Quell’amianto mai smaltito Gli indagati ora sono quattro
Il caso tra Castelli Calepio e Palazzolo
Salgono a quattro le persone indagate per la mancata rimozione delle coperture in amianto misto a cemento sui due capannoni della Fratus snc (in liquidazione) che sorgono a Quintano di Castelli Calepio. E che ieri sono finiti sotto sequestro. Le fibre, volatili, raggiungono anche Palazzolo. Per disastro ambientale colposo e ora anche per omessa bonifica sono indagati padre e figlia di Palazzolo titolari dell’omonima azienda, ma anche la responsabile del settore ambiente del Comune di Castelli Calepio e, nelle ultime ore, pure il sindaco. Ieri il blitz del Noe in municipio su disposizione della Procura.
Sono arrivati in tarda mattinata e ci sono rimasti per ore, salvo poi ripartire in direzione Brescia, solo pochi chilometri oltre la linea di confine provinciale, dopo aver caricato «i faldoni» in auto. Castelli Calepio (Bergamo), municipio: a varcare la soglia sono i carabinieri del Noe e il sostituto procuratore Antonio Bassolino, titolare del fascicolo (di competenza distrettuale) sul presunto disastro ambientale che si starebbe consumando da tempo tra Castelli calepio e Palazzolo. L’inchiesta si allarga. E anche le accuse. Perché — e a denunciarlo da anni sono decine di cittadini che vivono in zona, oltre ad alcuni rappresentanti istituzionali bresciani e bergamaschi — è sufficiente una folata di vento (figuriamoci in incendio, dicono, come peraltro è successo lo scorso autunno) affinché il problema si ripresenti.
□ □ □ □
## Compito assegnato
Ricopia dall'articolo sull'amianto tutto il passo che va da "Quell’amianto mai smaltito" giù fino a "disposizione della Procura.". Le voci riportate più avanti sono materiale a sé, separato dall'articolo.
□ □ □ □
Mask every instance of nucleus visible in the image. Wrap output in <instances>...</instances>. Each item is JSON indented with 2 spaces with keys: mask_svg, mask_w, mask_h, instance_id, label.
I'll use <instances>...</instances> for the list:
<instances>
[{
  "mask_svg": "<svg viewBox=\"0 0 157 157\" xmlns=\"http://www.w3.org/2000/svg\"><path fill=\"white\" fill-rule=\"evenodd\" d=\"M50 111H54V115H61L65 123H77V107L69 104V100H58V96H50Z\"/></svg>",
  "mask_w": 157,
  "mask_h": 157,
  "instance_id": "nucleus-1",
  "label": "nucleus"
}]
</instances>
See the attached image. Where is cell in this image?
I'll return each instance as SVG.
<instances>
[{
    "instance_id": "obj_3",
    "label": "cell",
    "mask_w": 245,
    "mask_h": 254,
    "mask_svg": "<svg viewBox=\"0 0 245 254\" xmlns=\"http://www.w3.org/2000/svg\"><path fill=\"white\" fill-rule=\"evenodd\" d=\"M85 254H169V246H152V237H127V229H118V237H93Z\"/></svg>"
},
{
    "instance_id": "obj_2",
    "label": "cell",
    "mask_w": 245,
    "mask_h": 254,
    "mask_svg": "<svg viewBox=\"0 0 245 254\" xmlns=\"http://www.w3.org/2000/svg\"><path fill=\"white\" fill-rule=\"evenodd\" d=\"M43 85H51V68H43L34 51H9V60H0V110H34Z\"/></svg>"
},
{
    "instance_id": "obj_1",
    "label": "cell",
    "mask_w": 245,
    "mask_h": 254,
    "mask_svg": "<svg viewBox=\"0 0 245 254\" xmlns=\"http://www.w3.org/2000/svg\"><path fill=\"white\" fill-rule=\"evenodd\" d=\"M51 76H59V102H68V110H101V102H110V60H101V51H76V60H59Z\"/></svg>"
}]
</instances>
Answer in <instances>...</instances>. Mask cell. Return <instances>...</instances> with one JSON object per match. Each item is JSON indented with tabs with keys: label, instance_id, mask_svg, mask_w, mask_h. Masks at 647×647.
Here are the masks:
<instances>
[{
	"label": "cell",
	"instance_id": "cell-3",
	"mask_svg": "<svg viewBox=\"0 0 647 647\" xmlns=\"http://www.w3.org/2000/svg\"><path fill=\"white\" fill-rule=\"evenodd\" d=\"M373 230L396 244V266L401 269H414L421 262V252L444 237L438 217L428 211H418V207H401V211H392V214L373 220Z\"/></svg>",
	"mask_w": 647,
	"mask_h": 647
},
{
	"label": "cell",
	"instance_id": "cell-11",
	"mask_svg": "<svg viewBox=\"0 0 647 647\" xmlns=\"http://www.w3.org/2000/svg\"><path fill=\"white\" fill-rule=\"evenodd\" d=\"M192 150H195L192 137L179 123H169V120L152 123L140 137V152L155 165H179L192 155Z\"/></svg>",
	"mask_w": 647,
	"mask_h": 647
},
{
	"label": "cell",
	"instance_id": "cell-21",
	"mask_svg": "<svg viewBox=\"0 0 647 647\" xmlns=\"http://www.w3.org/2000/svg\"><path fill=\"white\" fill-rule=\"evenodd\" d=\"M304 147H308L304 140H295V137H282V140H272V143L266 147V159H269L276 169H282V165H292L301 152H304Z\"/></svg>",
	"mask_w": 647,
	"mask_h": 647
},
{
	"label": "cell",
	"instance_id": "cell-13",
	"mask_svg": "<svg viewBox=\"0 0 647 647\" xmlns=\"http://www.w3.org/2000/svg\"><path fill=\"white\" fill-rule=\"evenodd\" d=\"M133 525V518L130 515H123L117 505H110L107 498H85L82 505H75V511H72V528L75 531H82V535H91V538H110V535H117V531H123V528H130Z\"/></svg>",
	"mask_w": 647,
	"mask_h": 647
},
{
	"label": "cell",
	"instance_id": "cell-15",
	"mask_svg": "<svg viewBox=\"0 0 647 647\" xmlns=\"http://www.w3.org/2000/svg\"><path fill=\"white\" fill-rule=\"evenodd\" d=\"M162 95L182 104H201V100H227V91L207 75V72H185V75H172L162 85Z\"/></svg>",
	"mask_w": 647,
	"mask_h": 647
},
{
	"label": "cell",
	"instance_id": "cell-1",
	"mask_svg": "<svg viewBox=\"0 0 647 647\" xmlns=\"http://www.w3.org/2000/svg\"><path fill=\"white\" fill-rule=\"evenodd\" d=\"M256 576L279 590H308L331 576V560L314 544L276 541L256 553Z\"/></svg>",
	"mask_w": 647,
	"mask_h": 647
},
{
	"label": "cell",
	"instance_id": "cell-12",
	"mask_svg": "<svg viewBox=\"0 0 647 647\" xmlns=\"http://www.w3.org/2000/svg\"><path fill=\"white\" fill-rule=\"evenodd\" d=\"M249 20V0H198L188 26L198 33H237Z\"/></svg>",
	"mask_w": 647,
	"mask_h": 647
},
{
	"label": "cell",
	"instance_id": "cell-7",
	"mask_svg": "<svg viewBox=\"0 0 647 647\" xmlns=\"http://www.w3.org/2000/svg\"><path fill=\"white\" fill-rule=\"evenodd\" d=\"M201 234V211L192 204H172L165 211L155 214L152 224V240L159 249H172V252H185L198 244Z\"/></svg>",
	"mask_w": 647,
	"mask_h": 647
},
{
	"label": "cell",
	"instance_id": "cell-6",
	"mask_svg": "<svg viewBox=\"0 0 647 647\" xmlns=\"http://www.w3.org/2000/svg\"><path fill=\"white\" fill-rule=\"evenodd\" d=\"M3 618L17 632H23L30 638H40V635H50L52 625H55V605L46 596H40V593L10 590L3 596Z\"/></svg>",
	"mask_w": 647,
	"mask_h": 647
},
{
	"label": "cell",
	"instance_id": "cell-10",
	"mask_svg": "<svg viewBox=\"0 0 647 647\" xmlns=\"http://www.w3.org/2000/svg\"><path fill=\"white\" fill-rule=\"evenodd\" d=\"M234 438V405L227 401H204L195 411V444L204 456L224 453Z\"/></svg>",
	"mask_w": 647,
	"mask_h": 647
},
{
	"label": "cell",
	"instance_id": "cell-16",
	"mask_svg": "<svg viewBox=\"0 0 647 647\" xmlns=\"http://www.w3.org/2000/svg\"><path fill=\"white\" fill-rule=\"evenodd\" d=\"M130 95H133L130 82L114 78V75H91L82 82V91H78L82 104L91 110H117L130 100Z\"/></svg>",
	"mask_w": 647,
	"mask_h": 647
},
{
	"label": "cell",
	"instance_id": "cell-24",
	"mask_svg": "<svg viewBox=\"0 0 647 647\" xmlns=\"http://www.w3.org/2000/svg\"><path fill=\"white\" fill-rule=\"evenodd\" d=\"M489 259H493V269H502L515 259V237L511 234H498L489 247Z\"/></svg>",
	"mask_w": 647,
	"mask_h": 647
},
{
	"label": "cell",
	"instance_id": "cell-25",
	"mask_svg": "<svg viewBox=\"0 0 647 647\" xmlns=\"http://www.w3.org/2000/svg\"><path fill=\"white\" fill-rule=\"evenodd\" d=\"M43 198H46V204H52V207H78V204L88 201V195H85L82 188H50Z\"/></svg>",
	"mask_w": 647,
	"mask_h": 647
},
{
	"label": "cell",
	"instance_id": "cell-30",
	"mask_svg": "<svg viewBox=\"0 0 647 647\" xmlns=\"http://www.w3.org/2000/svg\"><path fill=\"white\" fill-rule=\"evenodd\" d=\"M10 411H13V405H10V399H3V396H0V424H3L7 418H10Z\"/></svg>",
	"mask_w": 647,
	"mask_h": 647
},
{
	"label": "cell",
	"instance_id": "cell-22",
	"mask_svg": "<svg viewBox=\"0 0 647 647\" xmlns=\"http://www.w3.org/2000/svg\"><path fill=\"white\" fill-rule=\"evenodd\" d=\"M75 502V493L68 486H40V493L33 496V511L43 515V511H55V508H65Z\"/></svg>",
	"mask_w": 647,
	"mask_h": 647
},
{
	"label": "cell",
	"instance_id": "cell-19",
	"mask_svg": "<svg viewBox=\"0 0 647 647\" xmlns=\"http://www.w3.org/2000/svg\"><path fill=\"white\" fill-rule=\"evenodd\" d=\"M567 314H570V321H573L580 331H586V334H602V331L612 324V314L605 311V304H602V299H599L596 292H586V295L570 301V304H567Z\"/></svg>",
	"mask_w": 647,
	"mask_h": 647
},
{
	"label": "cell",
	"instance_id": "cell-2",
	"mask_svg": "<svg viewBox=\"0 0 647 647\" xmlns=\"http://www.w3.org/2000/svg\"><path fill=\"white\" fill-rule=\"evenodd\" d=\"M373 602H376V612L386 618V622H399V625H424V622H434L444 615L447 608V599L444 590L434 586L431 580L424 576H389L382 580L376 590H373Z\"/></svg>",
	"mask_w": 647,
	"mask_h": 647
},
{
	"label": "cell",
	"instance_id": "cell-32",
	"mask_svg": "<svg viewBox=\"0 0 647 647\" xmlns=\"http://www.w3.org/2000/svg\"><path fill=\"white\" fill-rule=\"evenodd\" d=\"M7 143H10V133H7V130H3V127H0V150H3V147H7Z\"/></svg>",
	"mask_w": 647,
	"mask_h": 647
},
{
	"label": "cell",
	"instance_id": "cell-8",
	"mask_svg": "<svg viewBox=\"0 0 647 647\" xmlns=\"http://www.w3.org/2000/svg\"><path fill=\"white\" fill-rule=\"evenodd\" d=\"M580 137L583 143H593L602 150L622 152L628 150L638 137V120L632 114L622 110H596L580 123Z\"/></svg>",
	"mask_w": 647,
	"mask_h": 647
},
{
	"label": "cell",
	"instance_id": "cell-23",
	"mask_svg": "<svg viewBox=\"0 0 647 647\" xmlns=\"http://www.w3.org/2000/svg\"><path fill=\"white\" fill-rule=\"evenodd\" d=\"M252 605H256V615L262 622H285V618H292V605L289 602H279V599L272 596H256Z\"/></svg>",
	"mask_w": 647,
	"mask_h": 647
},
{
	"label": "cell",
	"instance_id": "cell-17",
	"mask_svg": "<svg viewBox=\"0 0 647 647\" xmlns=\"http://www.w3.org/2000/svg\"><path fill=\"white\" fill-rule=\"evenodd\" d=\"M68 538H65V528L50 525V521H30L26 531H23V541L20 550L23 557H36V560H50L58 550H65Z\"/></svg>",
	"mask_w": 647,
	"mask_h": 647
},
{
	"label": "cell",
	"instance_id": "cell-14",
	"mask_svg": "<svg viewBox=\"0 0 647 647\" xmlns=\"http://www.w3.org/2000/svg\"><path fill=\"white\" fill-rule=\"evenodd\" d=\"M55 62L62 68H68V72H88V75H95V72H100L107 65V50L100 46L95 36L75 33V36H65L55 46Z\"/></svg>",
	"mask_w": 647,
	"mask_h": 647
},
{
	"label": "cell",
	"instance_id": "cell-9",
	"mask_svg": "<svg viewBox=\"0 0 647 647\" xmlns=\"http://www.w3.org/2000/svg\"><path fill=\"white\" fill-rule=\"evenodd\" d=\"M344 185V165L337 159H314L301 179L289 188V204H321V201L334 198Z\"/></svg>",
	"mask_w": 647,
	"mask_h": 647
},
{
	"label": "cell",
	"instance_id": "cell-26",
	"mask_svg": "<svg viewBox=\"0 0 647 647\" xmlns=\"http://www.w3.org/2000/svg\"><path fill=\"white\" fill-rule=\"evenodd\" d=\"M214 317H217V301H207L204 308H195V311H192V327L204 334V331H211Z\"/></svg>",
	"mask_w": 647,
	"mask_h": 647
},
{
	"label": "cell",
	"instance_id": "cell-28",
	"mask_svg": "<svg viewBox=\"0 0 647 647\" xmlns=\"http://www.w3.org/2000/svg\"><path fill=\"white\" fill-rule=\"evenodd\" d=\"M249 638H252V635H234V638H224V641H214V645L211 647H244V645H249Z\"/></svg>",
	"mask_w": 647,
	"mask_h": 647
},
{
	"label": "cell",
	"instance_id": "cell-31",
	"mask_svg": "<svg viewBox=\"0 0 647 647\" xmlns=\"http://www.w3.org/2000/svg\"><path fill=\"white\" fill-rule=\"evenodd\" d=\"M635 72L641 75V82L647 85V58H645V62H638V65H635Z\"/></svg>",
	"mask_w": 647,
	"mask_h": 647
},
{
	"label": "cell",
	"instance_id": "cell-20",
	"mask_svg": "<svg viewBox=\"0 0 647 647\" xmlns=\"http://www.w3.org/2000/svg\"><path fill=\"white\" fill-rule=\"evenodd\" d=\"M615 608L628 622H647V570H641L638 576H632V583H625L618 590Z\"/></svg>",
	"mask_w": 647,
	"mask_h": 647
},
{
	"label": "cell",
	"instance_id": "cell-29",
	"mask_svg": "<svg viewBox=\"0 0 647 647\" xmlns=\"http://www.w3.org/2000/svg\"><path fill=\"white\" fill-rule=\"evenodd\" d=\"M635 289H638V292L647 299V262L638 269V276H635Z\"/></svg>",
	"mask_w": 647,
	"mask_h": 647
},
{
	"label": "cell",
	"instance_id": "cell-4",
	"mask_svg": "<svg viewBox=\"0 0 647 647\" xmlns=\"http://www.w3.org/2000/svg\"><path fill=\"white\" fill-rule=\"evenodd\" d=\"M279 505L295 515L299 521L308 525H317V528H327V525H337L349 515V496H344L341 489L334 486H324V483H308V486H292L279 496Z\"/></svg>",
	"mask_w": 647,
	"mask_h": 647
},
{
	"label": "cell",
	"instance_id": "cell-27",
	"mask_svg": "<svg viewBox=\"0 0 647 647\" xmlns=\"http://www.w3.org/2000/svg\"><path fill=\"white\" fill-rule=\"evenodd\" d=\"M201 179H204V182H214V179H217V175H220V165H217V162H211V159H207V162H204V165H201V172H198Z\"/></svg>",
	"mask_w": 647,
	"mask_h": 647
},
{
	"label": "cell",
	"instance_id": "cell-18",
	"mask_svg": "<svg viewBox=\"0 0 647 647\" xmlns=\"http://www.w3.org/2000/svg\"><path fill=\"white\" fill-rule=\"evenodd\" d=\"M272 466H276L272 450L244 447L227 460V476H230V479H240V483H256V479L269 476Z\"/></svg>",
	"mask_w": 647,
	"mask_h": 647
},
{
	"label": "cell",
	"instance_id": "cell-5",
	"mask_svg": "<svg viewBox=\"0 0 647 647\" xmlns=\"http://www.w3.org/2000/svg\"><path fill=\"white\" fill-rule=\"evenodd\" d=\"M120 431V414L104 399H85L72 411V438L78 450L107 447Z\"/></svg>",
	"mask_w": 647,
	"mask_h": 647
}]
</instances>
□ □ □ □
## Risposta corretta
Quell’amianto mai smaltito Gli indagati ora sono quattro
Il caso tra Castelli Calepio e Palazzolo
Salgono a quattro le persone indagate per la mancata rimozione delle coperture in amianto misto a cemento sui due capannoni della Fratus snc (in liquidazione) che sorgono a Quintano di Castelli Calepio. E che ieri sono finiti sotto sequestro. Le fibre, volatili, raggiungono anche Palazzolo. Per disastro ambientale colposo e ora anche per omessa bonifica sono indagati padre e figlia di Palazzolo titolari dell’omonima azienda, ma anche la responsabile del settore ambiente del Comune di Castelli Calepio e, nelle ultime ore, pure il sindaco. Ieri il blitz del Noe in municipio su disposizione della Procura.